Written instruction ▸ From the photo-management text below, print the span between "Split your catalog" and "images vs screenshots).", inclusive, word for word.

Quoted text ▸
Name by date and time.

Most photo management programs have built-in ways to rename your photos based on their date & time of capture. By doing so, you get easy sorting of images from your file manager, consistency across images taken by different cameras and mostly unique names.
Split your catalog / library into multiple root directories.

I prefer to split images taken on my cameras into three categories: digital, film and phone. I further separate out images from friends and family, screenshots and scans of old family photos into other directories. I do this to cut down on the total number of images within each subdirectory tree, and to add more separation between types of images that are generally treated differently (e.g. raw images vs screenshots).
Keep your videos alongside your photos.

If you’re like me, you don’t tend to take a ton of video. Most of mine are from Live Photos, so I prefer to just keep them in my photo catalog alongside my images. This is simpler than having a separate video catalog, as I just about never edit video.

Background Knowledge

While I wish this weren’t the case, properly managing a photo catalog on Linux does require a little bit deeper understanding of how things work under the hood than when using the Adobe suite on macOS or Windows. Although, that’s really how everything is on Linux, isn’t it?

Metadata

Metadata is data, about data. For photos and videos, that is any data beyond that representing the actual image, such as the date of capture.

The core of photo organization is the management of metadata.

The real goal of this organization project was to be able to quickly and easily find any specific photo. Almost always, this is formulated as a query over information stored in photo metadata (e.g. “find all photos from my 2022 trip to Seattle”, “find all photos containing a family member”, or “find all photos rated three stars or higher”).

Standards

There are three main standards for storing photo metadata. These are Exif, IPTC IIM and XMP. It’s not important to understand the how of each of these standards, but you’ll want to be aware of their existence.

Dataset section ▸
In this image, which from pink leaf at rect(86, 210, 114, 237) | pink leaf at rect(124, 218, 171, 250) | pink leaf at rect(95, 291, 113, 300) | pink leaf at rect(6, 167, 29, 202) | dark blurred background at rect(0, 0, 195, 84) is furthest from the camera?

Full answer ▸
Split your catalog / library into multiple root directories.

I prefer to split images taken on my cameras into three categories: digital, film and phone. I further separate out images from friends and family, screenshots and scans of old family photos into other directories. I do this to cut down on the total number of images within each subdirectory tree, and to add more separation between types of images that are generally treated differently (e.g. raw images vs screenshots).